The pink-striped Jeep is parked behind him, Acapulco sun beating down upon him. He sits alone on the low wall, feet dangling, listening to the shouts of the children playing way down below, the way they did two years ago. It's hard to remember anything of the events of two years ago. He wasn't in his right mind then.

He isn't now, either.

"All alike." Did he really say that? He supposes so. He hopes Scotty never thought he meant it. In any sense. He hopes Scotty knew so many things… but most of all, he wishes things could have been different.

If only he'd jumped, that day. If only Scotty hadn't stopped him. Scotty would have been broken up about it, but he'd have survived. Probably quit the service. By now he'd be over it, married with kids somewhere. Living the life he ought to have had. Instead, Kelly's useless heart beats on for nothing, while the finest man he has ever known lies in the earth.

At least Mom and Jo will be well provided for. Whatever else its flaws, the Department takes good care of the families of those who give their lives for their country. And Kelly's glad that Scotty's brother Russell came home. He met him briefly, when he took Scotty back to be buried in Philly. He tries to remember what it was like to be there, Mom holding Kelly and crying, but all he can remember is feeling like a traitor, a usurper, being there with them while one worthier should have been. As soon as Russell arrived and he was sure the women had a man with them, he fled. Funeral, hell. He doesn't even remember packing. No suitcase on the flight, hands dangling uselessly at his sides.

He told himself he didn't know why he was headed for Acapulco, but he was lying. He knew. He's always known, ever since that moment he saw Scotty fall, ever since he gathered his partner's body into his arms and felt the life sigh out of him.

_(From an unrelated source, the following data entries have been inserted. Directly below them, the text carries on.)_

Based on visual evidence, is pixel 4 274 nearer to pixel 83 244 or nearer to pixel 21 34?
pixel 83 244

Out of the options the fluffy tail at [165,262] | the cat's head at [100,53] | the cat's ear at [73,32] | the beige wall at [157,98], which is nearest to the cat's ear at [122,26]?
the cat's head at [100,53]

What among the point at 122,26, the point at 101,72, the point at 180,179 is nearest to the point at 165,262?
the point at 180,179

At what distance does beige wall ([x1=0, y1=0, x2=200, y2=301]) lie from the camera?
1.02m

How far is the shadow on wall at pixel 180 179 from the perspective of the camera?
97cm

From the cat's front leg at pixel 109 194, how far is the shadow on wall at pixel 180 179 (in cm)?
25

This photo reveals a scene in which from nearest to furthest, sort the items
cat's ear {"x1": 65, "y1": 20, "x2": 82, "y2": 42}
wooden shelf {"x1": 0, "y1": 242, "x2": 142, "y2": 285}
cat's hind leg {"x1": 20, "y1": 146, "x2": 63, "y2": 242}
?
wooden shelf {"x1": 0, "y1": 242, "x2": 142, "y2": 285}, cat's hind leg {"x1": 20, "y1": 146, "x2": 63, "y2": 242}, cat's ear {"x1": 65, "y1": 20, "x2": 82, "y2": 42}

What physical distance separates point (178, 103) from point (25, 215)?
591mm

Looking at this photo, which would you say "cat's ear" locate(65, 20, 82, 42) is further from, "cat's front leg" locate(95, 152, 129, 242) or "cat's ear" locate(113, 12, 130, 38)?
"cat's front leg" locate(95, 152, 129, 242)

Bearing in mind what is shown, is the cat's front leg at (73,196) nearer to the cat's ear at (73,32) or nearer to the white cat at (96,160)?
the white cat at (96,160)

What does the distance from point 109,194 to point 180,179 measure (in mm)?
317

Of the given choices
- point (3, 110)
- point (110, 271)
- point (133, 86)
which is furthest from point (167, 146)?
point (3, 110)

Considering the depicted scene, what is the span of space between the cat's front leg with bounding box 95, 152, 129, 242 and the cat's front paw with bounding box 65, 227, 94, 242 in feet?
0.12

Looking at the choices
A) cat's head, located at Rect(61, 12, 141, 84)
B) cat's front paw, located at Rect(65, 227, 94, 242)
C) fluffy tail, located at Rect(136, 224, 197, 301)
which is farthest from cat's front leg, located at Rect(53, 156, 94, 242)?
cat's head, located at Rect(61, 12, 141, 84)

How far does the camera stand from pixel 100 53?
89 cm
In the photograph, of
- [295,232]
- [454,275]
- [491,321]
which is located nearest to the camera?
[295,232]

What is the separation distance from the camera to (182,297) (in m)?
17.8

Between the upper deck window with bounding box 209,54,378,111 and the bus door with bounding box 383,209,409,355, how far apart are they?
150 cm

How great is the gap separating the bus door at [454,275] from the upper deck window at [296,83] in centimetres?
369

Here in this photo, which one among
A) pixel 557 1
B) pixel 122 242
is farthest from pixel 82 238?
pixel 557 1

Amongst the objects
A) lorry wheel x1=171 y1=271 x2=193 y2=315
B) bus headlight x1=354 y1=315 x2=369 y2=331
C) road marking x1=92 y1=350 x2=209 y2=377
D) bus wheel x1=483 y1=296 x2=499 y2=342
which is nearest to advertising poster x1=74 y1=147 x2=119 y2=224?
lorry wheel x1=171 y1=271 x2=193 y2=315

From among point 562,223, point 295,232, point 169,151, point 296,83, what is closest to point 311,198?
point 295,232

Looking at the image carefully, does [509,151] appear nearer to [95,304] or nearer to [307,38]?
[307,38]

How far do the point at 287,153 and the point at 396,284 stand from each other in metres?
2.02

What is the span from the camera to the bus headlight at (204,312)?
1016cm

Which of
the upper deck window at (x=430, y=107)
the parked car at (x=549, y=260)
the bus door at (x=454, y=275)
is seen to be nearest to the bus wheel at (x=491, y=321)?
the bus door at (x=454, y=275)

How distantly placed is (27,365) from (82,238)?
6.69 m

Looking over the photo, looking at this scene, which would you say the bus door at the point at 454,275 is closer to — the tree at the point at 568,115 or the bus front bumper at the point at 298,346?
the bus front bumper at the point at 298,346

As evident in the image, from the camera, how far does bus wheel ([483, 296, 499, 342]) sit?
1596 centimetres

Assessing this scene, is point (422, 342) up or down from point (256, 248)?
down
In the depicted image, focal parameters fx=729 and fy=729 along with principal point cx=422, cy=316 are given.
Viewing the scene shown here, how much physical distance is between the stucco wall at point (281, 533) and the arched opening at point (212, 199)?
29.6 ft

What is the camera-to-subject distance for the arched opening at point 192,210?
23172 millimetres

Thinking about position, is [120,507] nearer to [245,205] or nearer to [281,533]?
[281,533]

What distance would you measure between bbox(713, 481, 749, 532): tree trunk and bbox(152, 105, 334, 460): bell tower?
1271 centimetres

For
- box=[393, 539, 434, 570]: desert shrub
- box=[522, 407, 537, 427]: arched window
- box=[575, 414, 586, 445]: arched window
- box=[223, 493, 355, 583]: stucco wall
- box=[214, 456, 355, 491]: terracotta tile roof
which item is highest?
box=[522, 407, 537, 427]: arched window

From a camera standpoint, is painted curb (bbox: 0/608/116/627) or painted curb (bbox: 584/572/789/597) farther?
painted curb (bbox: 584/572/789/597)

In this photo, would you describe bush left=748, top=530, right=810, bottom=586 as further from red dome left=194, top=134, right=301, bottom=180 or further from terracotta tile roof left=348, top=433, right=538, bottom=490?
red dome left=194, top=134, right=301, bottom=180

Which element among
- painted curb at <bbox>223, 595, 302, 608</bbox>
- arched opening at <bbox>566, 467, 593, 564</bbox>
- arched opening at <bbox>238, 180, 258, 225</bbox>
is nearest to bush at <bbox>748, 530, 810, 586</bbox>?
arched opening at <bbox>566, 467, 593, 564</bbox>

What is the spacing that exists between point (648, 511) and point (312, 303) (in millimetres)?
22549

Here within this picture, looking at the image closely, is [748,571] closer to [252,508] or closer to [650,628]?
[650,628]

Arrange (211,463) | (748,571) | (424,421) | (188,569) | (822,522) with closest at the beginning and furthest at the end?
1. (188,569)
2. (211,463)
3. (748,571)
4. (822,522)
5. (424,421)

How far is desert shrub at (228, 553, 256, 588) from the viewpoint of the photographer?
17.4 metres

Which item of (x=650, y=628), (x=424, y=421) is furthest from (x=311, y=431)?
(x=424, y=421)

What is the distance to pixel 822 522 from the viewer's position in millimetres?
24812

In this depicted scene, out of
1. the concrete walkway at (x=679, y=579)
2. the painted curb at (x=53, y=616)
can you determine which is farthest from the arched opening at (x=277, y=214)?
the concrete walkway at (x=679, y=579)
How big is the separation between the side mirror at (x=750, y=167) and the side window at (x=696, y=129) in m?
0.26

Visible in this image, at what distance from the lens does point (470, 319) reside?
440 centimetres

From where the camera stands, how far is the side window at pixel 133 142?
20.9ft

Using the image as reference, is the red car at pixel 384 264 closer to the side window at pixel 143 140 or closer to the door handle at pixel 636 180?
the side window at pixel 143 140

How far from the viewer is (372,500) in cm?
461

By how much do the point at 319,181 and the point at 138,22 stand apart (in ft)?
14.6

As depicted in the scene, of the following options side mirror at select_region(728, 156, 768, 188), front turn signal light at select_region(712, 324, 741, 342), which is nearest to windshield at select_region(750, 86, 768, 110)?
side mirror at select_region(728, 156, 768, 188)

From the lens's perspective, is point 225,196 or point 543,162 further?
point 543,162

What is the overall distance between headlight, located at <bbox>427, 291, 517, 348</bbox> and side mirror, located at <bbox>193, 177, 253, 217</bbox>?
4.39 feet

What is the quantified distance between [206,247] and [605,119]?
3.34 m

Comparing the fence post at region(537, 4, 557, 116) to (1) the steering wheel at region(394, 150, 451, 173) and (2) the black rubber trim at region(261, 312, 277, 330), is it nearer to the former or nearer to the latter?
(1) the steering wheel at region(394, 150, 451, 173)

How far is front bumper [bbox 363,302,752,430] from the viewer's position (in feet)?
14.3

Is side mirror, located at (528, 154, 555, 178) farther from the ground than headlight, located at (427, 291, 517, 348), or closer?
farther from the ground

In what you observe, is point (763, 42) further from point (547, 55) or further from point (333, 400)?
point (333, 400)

He looks down the cliffside, at the children playing down below. He's sorry to upset them. He never meant this. Never meant a lot of things. And he should be strong enough to live and set right all those wrongs, but setting the world to rights is beyond the powers of a lone, lamebrain secret agent. And he's tired. Man, he is so very, very tired.

He has no delusions that he'll see Scotty again. Whether there's an afterlife or there isn't, he knows that anywhere Scotty would end up isn't any place he could ever hope to enter. It's not that. He's just had enough. Enough of fighting, enough of resisting… enough.

When he slips forward off the wall, it's silent and quick, like dropping into a swimming pool, down into the water with nary a ripple.